## Textauszug
--
Der Arte-Krimi "Mit innerer Überzeugung" basiert auf der wahren Geschichte eines französischen Gerichtsmediziners, der in letzter Instanz trotz zahlreicher belastender Indizien vom Totschlag an seiner Frau freigesprochen wurde. Zuschauer konnten den Prozess im Internet fortspinnen, der Abschluss sollte im März ausgestrahlt werden. Dies hat ein französisches Gericht nun verboten.
Ein französisches Gericht hat in einem Eilverfahren die weitere Ausstrahlung des interaktiven Arte-Krimis "Mit innerer Überzeugung" verboten. Die zuständige Richterin gab damit der Klage eines früheren Gerichtsmediziners statt, der jahrelang des Mordes an seiner Frau verdächtigt wurde. Der mysteriöse Todesfall aus dem Jahr 1999 und die anschließenden Ermittlungen gegen den Franzosen hatten als Vorlage für den Mix aus Fernseh- und Internetproduktion gedient.
--
## Bereitgestellte Daten

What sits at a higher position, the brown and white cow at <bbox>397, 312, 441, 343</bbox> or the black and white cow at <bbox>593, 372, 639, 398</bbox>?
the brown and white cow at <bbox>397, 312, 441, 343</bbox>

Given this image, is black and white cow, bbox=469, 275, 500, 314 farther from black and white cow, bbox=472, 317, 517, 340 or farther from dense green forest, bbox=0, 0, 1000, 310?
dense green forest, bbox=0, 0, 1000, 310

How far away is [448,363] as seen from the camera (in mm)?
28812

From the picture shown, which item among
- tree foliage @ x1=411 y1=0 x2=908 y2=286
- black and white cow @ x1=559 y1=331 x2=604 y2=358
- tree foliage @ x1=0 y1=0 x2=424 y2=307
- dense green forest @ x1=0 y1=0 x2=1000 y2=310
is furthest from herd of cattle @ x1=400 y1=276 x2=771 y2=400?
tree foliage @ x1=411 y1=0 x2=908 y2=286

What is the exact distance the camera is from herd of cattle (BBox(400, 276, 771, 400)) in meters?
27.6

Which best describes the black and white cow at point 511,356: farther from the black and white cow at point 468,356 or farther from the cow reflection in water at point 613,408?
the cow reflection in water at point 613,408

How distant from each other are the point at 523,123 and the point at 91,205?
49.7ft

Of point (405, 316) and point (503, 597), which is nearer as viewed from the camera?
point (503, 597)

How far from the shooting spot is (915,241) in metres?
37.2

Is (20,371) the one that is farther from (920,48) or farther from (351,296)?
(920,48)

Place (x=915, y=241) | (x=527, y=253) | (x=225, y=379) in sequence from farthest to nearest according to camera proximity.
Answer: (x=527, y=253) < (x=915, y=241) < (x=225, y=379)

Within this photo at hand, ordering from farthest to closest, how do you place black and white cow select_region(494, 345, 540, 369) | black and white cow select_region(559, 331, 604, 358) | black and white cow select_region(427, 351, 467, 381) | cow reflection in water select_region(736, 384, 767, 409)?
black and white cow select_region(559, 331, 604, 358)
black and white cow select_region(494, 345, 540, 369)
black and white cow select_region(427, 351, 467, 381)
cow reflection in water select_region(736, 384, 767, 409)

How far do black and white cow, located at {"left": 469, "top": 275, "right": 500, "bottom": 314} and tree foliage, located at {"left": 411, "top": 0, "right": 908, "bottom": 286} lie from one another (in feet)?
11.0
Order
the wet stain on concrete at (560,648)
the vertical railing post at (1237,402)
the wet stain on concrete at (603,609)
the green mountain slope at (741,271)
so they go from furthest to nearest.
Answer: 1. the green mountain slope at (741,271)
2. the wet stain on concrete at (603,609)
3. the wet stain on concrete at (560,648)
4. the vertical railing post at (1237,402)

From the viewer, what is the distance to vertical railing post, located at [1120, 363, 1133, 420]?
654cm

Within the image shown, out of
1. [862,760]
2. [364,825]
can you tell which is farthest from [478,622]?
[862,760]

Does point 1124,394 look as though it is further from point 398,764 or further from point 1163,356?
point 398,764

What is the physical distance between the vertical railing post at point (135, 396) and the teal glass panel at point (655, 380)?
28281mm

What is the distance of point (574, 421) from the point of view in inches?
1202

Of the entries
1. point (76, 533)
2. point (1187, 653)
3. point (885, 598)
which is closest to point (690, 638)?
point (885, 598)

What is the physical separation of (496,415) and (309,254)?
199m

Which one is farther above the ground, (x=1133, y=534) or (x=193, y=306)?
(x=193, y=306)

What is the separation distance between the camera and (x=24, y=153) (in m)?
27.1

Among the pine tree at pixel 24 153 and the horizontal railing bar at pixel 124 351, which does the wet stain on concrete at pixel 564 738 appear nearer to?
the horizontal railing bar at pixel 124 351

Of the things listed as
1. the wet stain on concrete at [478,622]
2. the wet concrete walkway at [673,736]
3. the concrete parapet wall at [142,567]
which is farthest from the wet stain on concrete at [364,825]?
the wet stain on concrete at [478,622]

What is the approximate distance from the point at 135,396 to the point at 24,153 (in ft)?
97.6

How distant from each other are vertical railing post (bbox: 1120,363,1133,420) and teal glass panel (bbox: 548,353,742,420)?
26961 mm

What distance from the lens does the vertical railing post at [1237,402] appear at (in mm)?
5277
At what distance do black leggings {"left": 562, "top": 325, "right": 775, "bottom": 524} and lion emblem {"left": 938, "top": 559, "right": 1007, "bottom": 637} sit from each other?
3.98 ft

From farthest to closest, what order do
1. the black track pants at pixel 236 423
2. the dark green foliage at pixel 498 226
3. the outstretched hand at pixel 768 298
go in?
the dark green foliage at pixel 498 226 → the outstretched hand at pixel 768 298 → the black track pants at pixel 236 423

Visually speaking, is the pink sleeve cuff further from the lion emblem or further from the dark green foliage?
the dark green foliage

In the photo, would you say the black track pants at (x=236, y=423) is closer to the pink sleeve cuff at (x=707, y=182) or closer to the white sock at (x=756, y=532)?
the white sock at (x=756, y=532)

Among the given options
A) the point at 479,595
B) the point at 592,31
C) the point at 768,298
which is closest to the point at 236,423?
--
## Aufgabe
Führen Sie den Artikel über das gerichtliche Ausstrahlungsverbot des Arte-Krimis „Mit innerer Überzeugung“ im Anschluss an seinen letzten Satz fort.

## Lösung
Die Anwälte des Mannes argumentierten vor dem Pariser Gericht, der Krimi stelle die Unschuld ihres Mandanten infrage. Der Mediziner war 2013 nach zwei Verurteilungen zu 20 Jahren Haft in letzter Instanz freigesprochen worden. Er gab stets an, seine Frau habe sich selbst getötet.
Interaktive Verhandlungen im Internet
Der deutsch-französische Fernsehsender Arte kündigte noch am Donnerstagabend an, die Gerichtsentscheidung zu respektieren. Man bedauere, das innovative Projekt vorzeitig einstellen zu müssen, hieß es in einer Stellungnahme. Die Produktionsfirma Maha Productions kündigte an, gegen das Verbot Einspruch zu erheben. "Diese Verfügung ist echte Zensur", sagte Anwalt Christophe Bigot nach Angaben der Nachrichtenagentur AFP.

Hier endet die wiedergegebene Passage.